>> Start Record excerpts

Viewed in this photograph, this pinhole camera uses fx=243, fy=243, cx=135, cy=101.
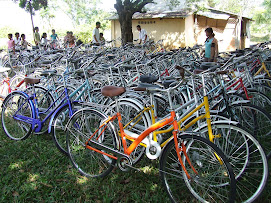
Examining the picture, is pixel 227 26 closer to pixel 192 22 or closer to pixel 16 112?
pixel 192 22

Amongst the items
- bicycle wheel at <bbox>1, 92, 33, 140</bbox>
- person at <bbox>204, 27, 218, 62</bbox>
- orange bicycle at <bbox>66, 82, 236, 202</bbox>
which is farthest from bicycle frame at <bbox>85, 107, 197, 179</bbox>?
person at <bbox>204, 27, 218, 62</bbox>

>> End Record excerpts
>> Start Record excerpts

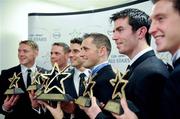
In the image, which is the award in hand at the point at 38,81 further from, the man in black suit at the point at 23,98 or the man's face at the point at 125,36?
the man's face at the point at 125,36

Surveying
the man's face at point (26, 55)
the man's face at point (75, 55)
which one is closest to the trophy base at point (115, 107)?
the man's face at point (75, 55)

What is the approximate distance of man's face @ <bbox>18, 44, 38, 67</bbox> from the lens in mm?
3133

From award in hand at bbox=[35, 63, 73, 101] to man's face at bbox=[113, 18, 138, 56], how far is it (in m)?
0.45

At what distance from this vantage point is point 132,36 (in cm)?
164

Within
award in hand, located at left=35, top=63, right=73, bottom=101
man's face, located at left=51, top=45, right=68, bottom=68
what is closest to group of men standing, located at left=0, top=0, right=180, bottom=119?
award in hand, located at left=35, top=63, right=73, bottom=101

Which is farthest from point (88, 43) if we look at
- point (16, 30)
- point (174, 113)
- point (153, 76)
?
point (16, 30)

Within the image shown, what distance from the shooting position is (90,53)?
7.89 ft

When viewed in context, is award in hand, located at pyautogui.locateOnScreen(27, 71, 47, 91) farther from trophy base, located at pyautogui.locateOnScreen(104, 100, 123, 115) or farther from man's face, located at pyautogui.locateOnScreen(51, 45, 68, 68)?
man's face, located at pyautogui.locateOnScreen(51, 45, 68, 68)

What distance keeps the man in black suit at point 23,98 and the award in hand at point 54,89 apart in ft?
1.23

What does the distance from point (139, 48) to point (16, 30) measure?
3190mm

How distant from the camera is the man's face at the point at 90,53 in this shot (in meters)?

>> End Record excerpts
>> Start Record excerpts

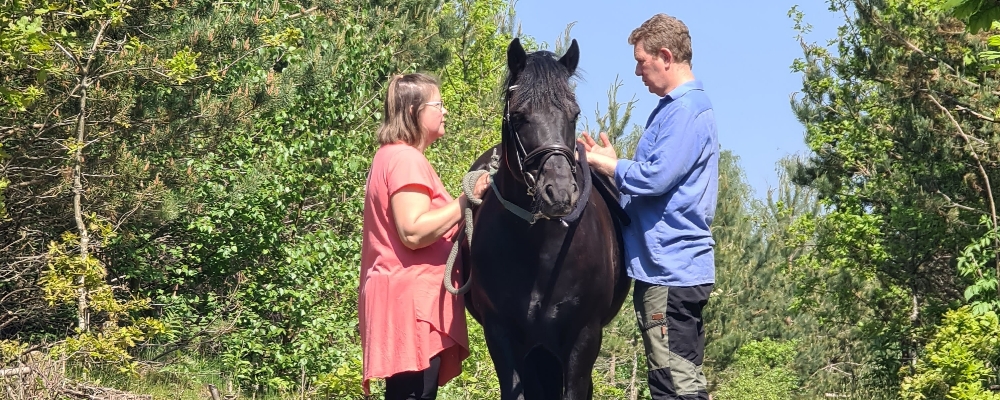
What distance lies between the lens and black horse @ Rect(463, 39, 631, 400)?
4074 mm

>> End Record excerpts

Report how many lines of the material above contain the string "hand". Give only the number.

6